Dans le cadre des mesures liées à la mise en place de la Troisième Révolution Industrielle, le ministère des Finances a décidé de créer et de coordonner, sous la supervision d’Isabelle Gourin, une plateforme d’intermédiation de financement du développement durable appelée Luxembourg Sustainable Development Finance Platform. Véronique de la Bachelerie, administrateur délégué de Société Générale Bank & Trust et représentante de l’ABBL au sein de la plateforme, nous explique les enjeux de cette initiative qui devrait être opérationnelle en 2018.

Véronique de la Bachelerie, administrateur délégué, Société Générale Bank & Trust, et représentante de l’ABBL au sein de Luxembourg Sustainable Development Finance Platform.
Véronique de la Bachelerie, administrateur délégué, Société Générale Bank & Trust, et représentante de l’ABBL au sein de Luxembourg Sustainable Development Finance Platform
  

Pouvez-vous nous expliquer brièvement le contexte de la création de Luxembourg Sustainable Development Finance Platform ?

Suite à l’étude stratégique de Troisième Révolution Industrielle réalisée par Jeremy Rifkin, un modèle de gouvernance a été défini par le gouvernement luxembourgeois, prévoyant notamment la création de plateformes thématiques. C’est ainsi que, pour la composante finances, le ministère des Finances a lancé l’initiative Luxembourg Sustainable Development Finance Platform dans le but de réfléchir à de nouveaux modes de financement pour les projets à impact positif.

Qu’est-ce qu’un projet à impact positif ?

Les projets à impact positif sont de trois ordres : économiques (énergie, mobilité, logistique, agroalimentaire, industriel, infrastructures techniques pour mesurer les impacts…), sociaux (formation, éducation, santé publique, soins aux seniors, intégration des migrants…) et environnementaux (amélioration climatique, gestion de l’eau, des déchets, de l’air, biodiversité…).

Comment cette plateforme fonctionnera-t-elle ?
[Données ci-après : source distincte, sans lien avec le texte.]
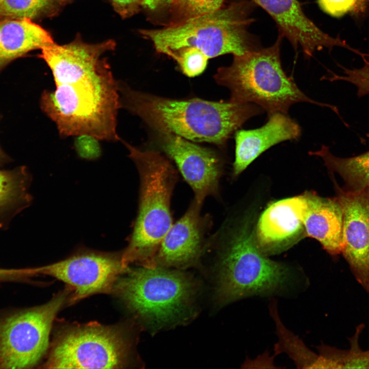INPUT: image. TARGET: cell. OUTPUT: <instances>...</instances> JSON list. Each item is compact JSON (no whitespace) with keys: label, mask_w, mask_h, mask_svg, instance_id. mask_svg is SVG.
I'll use <instances>...</instances> for the list:
<instances>
[{"label":"cell","mask_w":369,"mask_h":369,"mask_svg":"<svg viewBox=\"0 0 369 369\" xmlns=\"http://www.w3.org/2000/svg\"><path fill=\"white\" fill-rule=\"evenodd\" d=\"M306 206L303 194L269 204L258 220L255 239L265 256L281 253L304 234L303 219Z\"/></svg>","instance_id":"5bb4252c"},{"label":"cell","mask_w":369,"mask_h":369,"mask_svg":"<svg viewBox=\"0 0 369 369\" xmlns=\"http://www.w3.org/2000/svg\"><path fill=\"white\" fill-rule=\"evenodd\" d=\"M128 268L122 264L121 255L86 252L33 269L35 275H49L67 284L74 291L70 299L73 303L93 294L112 291Z\"/></svg>","instance_id":"30bf717a"},{"label":"cell","mask_w":369,"mask_h":369,"mask_svg":"<svg viewBox=\"0 0 369 369\" xmlns=\"http://www.w3.org/2000/svg\"><path fill=\"white\" fill-rule=\"evenodd\" d=\"M160 134L161 149L191 187L194 199L202 206L207 197H217L222 173L221 161L217 155L179 136Z\"/></svg>","instance_id":"8fae6325"},{"label":"cell","mask_w":369,"mask_h":369,"mask_svg":"<svg viewBox=\"0 0 369 369\" xmlns=\"http://www.w3.org/2000/svg\"><path fill=\"white\" fill-rule=\"evenodd\" d=\"M61 293L43 305L13 312L0 320V368L36 365L49 345L52 323L66 301Z\"/></svg>","instance_id":"9c48e42d"},{"label":"cell","mask_w":369,"mask_h":369,"mask_svg":"<svg viewBox=\"0 0 369 369\" xmlns=\"http://www.w3.org/2000/svg\"><path fill=\"white\" fill-rule=\"evenodd\" d=\"M54 43L50 33L30 18L0 21V62Z\"/></svg>","instance_id":"d6986e66"},{"label":"cell","mask_w":369,"mask_h":369,"mask_svg":"<svg viewBox=\"0 0 369 369\" xmlns=\"http://www.w3.org/2000/svg\"><path fill=\"white\" fill-rule=\"evenodd\" d=\"M282 37L268 48L234 56L230 66L218 69L214 79L230 90L229 101L255 104L269 115L287 114L291 106L303 102L329 108L339 115L336 107L312 99L285 73L280 56Z\"/></svg>","instance_id":"5b68a950"},{"label":"cell","mask_w":369,"mask_h":369,"mask_svg":"<svg viewBox=\"0 0 369 369\" xmlns=\"http://www.w3.org/2000/svg\"><path fill=\"white\" fill-rule=\"evenodd\" d=\"M364 327L360 324L355 334L348 338L350 347L340 350L322 344L318 347L324 368H369V350H363L359 338Z\"/></svg>","instance_id":"7402d4cb"},{"label":"cell","mask_w":369,"mask_h":369,"mask_svg":"<svg viewBox=\"0 0 369 369\" xmlns=\"http://www.w3.org/2000/svg\"><path fill=\"white\" fill-rule=\"evenodd\" d=\"M343 213L341 254L356 281L369 293V195L350 192L336 182Z\"/></svg>","instance_id":"7c38bea8"},{"label":"cell","mask_w":369,"mask_h":369,"mask_svg":"<svg viewBox=\"0 0 369 369\" xmlns=\"http://www.w3.org/2000/svg\"><path fill=\"white\" fill-rule=\"evenodd\" d=\"M194 199L183 215L173 223L162 239L155 258L156 267L185 269L197 264L203 255L211 227Z\"/></svg>","instance_id":"4fadbf2b"},{"label":"cell","mask_w":369,"mask_h":369,"mask_svg":"<svg viewBox=\"0 0 369 369\" xmlns=\"http://www.w3.org/2000/svg\"><path fill=\"white\" fill-rule=\"evenodd\" d=\"M122 142L138 170L140 189L138 214L121 261L126 268L135 262L154 269L160 243L173 224L170 202L177 173L161 153Z\"/></svg>","instance_id":"277c9868"},{"label":"cell","mask_w":369,"mask_h":369,"mask_svg":"<svg viewBox=\"0 0 369 369\" xmlns=\"http://www.w3.org/2000/svg\"><path fill=\"white\" fill-rule=\"evenodd\" d=\"M41 106L62 136L87 134L99 140L120 139L116 131L121 107L118 83L108 64L76 81L45 91Z\"/></svg>","instance_id":"3957f363"},{"label":"cell","mask_w":369,"mask_h":369,"mask_svg":"<svg viewBox=\"0 0 369 369\" xmlns=\"http://www.w3.org/2000/svg\"><path fill=\"white\" fill-rule=\"evenodd\" d=\"M4 158V155L0 149V162L2 161Z\"/></svg>","instance_id":"1f68e13d"},{"label":"cell","mask_w":369,"mask_h":369,"mask_svg":"<svg viewBox=\"0 0 369 369\" xmlns=\"http://www.w3.org/2000/svg\"><path fill=\"white\" fill-rule=\"evenodd\" d=\"M130 346L114 326L95 322L66 328L56 337L45 368H120L127 365Z\"/></svg>","instance_id":"ba28073f"},{"label":"cell","mask_w":369,"mask_h":369,"mask_svg":"<svg viewBox=\"0 0 369 369\" xmlns=\"http://www.w3.org/2000/svg\"><path fill=\"white\" fill-rule=\"evenodd\" d=\"M368 0H317L320 8L331 16L339 17L348 13L364 11Z\"/></svg>","instance_id":"83f0119b"},{"label":"cell","mask_w":369,"mask_h":369,"mask_svg":"<svg viewBox=\"0 0 369 369\" xmlns=\"http://www.w3.org/2000/svg\"><path fill=\"white\" fill-rule=\"evenodd\" d=\"M120 106L160 134L194 142L224 144L231 135L263 110L253 104L174 99L134 90L118 83Z\"/></svg>","instance_id":"6da1fadb"},{"label":"cell","mask_w":369,"mask_h":369,"mask_svg":"<svg viewBox=\"0 0 369 369\" xmlns=\"http://www.w3.org/2000/svg\"><path fill=\"white\" fill-rule=\"evenodd\" d=\"M310 153L321 157L331 173H336L341 177L344 182L342 187L344 190L369 195V151L353 157H339L323 145L319 150Z\"/></svg>","instance_id":"ffe728a7"},{"label":"cell","mask_w":369,"mask_h":369,"mask_svg":"<svg viewBox=\"0 0 369 369\" xmlns=\"http://www.w3.org/2000/svg\"><path fill=\"white\" fill-rule=\"evenodd\" d=\"M269 117L268 121L260 128L236 131L233 176L239 175L271 147L284 141L297 139L301 135L299 124L287 114L276 112Z\"/></svg>","instance_id":"e0dca14e"},{"label":"cell","mask_w":369,"mask_h":369,"mask_svg":"<svg viewBox=\"0 0 369 369\" xmlns=\"http://www.w3.org/2000/svg\"><path fill=\"white\" fill-rule=\"evenodd\" d=\"M115 47L113 40L89 44L77 37L68 44L54 43L43 47L39 56L50 68L57 85L73 82L98 70L108 64L104 54Z\"/></svg>","instance_id":"2e32d148"},{"label":"cell","mask_w":369,"mask_h":369,"mask_svg":"<svg viewBox=\"0 0 369 369\" xmlns=\"http://www.w3.org/2000/svg\"><path fill=\"white\" fill-rule=\"evenodd\" d=\"M363 60L364 65L360 69H350L340 66L345 75L333 73L331 76H324L323 79L330 81L343 80L352 84L357 88L358 98L369 95V60L365 58Z\"/></svg>","instance_id":"4316f807"},{"label":"cell","mask_w":369,"mask_h":369,"mask_svg":"<svg viewBox=\"0 0 369 369\" xmlns=\"http://www.w3.org/2000/svg\"><path fill=\"white\" fill-rule=\"evenodd\" d=\"M113 289L127 306L155 326L177 324L192 313L193 280L180 271L129 267Z\"/></svg>","instance_id":"52a82bcc"},{"label":"cell","mask_w":369,"mask_h":369,"mask_svg":"<svg viewBox=\"0 0 369 369\" xmlns=\"http://www.w3.org/2000/svg\"><path fill=\"white\" fill-rule=\"evenodd\" d=\"M66 1H68V0H57V1H58L59 3H61V2H65Z\"/></svg>","instance_id":"d6a6232c"},{"label":"cell","mask_w":369,"mask_h":369,"mask_svg":"<svg viewBox=\"0 0 369 369\" xmlns=\"http://www.w3.org/2000/svg\"><path fill=\"white\" fill-rule=\"evenodd\" d=\"M224 0H174L171 6L172 20L170 24L215 11L222 7Z\"/></svg>","instance_id":"d4e9b609"},{"label":"cell","mask_w":369,"mask_h":369,"mask_svg":"<svg viewBox=\"0 0 369 369\" xmlns=\"http://www.w3.org/2000/svg\"><path fill=\"white\" fill-rule=\"evenodd\" d=\"M276 22L280 36L285 37L296 50L299 47L310 57L318 50L336 46L346 48L355 53L358 50L339 38L333 37L321 30L304 14L297 0H253Z\"/></svg>","instance_id":"9a60e30c"},{"label":"cell","mask_w":369,"mask_h":369,"mask_svg":"<svg viewBox=\"0 0 369 369\" xmlns=\"http://www.w3.org/2000/svg\"><path fill=\"white\" fill-rule=\"evenodd\" d=\"M270 312L274 320L279 338L276 345L278 352H285L300 368H323L320 355H317L307 348L302 341L286 329L281 321L276 304L271 303Z\"/></svg>","instance_id":"603a6c76"},{"label":"cell","mask_w":369,"mask_h":369,"mask_svg":"<svg viewBox=\"0 0 369 369\" xmlns=\"http://www.w3.org/2000/svg\"><path fill=\"white\" fill-rule=\"evenodd\" d=\"M174 2V0H143L142 6L150 11H154L171 7Z\"/></svg>","instance_id":"4dcf8cb0"},{"label":"cell","mask_w":369,"mask_h":369,"mask_svg":"<svg viewBox=\"0 0 369 369\" xmlns=\"http://www.w3.org/2000/svg\"><path fill=\"white\" fill-rule=\"evenodd\" d=\"M180 67L183 73L193 77L205 70L209 57L195 47H186L173 52L170 55Z\"/></svg>","instance_id":"484cf974"},{"label":"cell","mask_w":369,"mask_h":369,"mask_svg":"<svg viewBox=\"0 0 369 369\" xmlns=\"http://www.w3.org/2000/svg\"><path fill=\"white\" fill-rule=\"evenodd\" d=\"M306 206L303 224L305 235L319 241L331 255L341 254L343 248V213L335 197L324 198L316 193L303 194Z\"/></svg>","instance_id":"ac0fdd59"},{"label":"cell","mask_w":369,"mask_h":369,"mask_svg":"<svg viewBox=\"0 0 369 369\" xmlns=\"http://www.w3.org/2000/svg\"><path fill=\"white\" fill-rule=\"evenodd\" d=\"M99 139L90 135L76 136L74 146L78 155L81 158L93 160L97 158L101 154Z\"/></svg>","instance_id":"f1b7e54d"},{"label":"cell","mask_w":369,"mask_h":369,"mask_svg":"<svg viewBox=\"0 0 369 369\" xmlns=\"http://www.w3.org/2000/svg\"><path fill=\"white\" fill-rule=\"evenodd\" d=\"M30 182L31 176L24 169L0 170V228L30 205Z\"/></svg>","instance_id":"44dd1931"},{"label":"cell","mask_w":369,"mask_h":369,"mask_svg":"<svg viewBox=\"0 0 369 369\" xmlns=\"http://www.w3.org/2000/svg\"><path fill=\"white\" fill-rule=\"evenodd\" d=\"M110 1L115 11L122 18H127L138 12L143 0Z\"/></svg>","instance_id":"f546056e"},{"label":"cell","mask_w":369,"mask_h":369,"mask_svg":"<svg viewBox=\"0 0 369 369\" xmlns=\"http://www.w3.org/2000/svg\"><path fill=\"white\" fill-rule=\"evenodd\" d=\"M57 0H0V16L31 19L54 12Z\"/></svg>","instance_id":"cb8c5ba5"},{"label":"cell","mask_w":369,"mask_h":369,"mask_svg":"<svg viewBox=\"0 0 369 369\" xmlns=\"http://www.w3.org/2000/svg\"><path fill=\"white\" fill-rule=\"evenodd\" d=\"M247 4H232L211 13L158 29L141 30L156 50L169 56L195 47L209 58L225 54L242 55L255 50L247 29L253 22Z\"/></svg>","instance_id":"8992f818"},{"label":"cell","mask_w":369,"mask_h":369,"mask_svg":"<svg viewBox=\"0 0 369 369\" xmlns=\"http://www.w3.org/2000/svg\"><path fill=\"white\" fill-rule=\"evenodd\" d=\"M206 246L217 254L215 293L220 305L253 296L282 294L299 282L292 268L259 250L248 221L230 230L223 225L208 237Z\"/></svg>","instance_id":"7a4b0ae2"}]
</instances>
Avant de répondre à la question, je voudrais parler du contexte dans lequel elle s’intègre. Au regard du financement des projets à impact positif qui est colossal, le système financier ne peut y répondre seul. En effet, nous sommes actuellement dans une phase de transition où les business models sont amenés à évoluer significativement puisque les risques changent ainsi que la nature des porteurs de projets. Les grands producteurs d’énergie, par exemple, sont bien conscients qu’ils vont devoir s’adapter au fonctionnement des Smart Cities de demain, avec des particuliers (prosumers), qui disposeront d’électricité via leurs panneaux solaires, qui vendront leur surplus ou en achèteront… Ces grands producteurs continueront à produire, mais uniquement pour faire face au manque des consommateurs et seront surtout des intermédiaires de contact entre consommateurs. Leur rôle va évoluer et nécessitera le financement de nouvelles plateformes de gestion d’électricité. Quel sera le nouveau modèle de revenu associé à la prise de risque entre le prosumer, le gestionnaire de la plateforme d’échanges d’électricité et le producteur traditionnel d’électricité ? Cette réflexion peut s’appliquer à de nombreux secteurs d’activité. Pour faciliter cette évolution, dès lors qu’elle a un impact positif pour la société, la plateforme à visée internationale aura donc comme mission première de mettre en contact des porteurs de projet, qui seront sélectionnés selon certains critères que nous allons définir, et des investisseurs, qui devront se positionner en fonction de ce qu’ils attendent comme retour sur investissement et/ou impact qualitatif du projet. Le but est donc de faciliter la structuration des projets (échanges d’informations, reporting…) afin que ceux-ci trouvent plus aisément des financements.

Quels sont les profils des investisseurs pressentis ?

Ce peut-être des investisseurs institutionnels (gouvernements, BEI, Fonds Européen d’Investissement, compagnies d’assurances…), des organismes publics, des family offices, des fonds de pension, des philanthropes, qui accepteront de prendre plus ou moins de risques en fonction d’un retour attendu sous forme de rendement et surtout d’impact qualitatif. La plateforme pourra jouer aussi un rôle de facilitateur en regroupant de petits projets qui trouveraient difficilement des investisseurs (mutualisation des coûts de structuration, diversification des risques).

Est-ce important que cette plateforme soit ancrée au Luxembourg ?

Même si la visée est internationale, l’ancrage luxembourgeois est très important car le Luxembourg est un petit pays, au coeur de l’Europe, capable de réunir dans les plus brefs délais des représentants du gouvernement, des ONG, des banques, des start-up, notamment liées aux FinTech, des investisseurs, des porteurs de projet… Le Luxembourg est donc un excellent laboratoire au sein de l’Union européenne pour ce type d’initiative.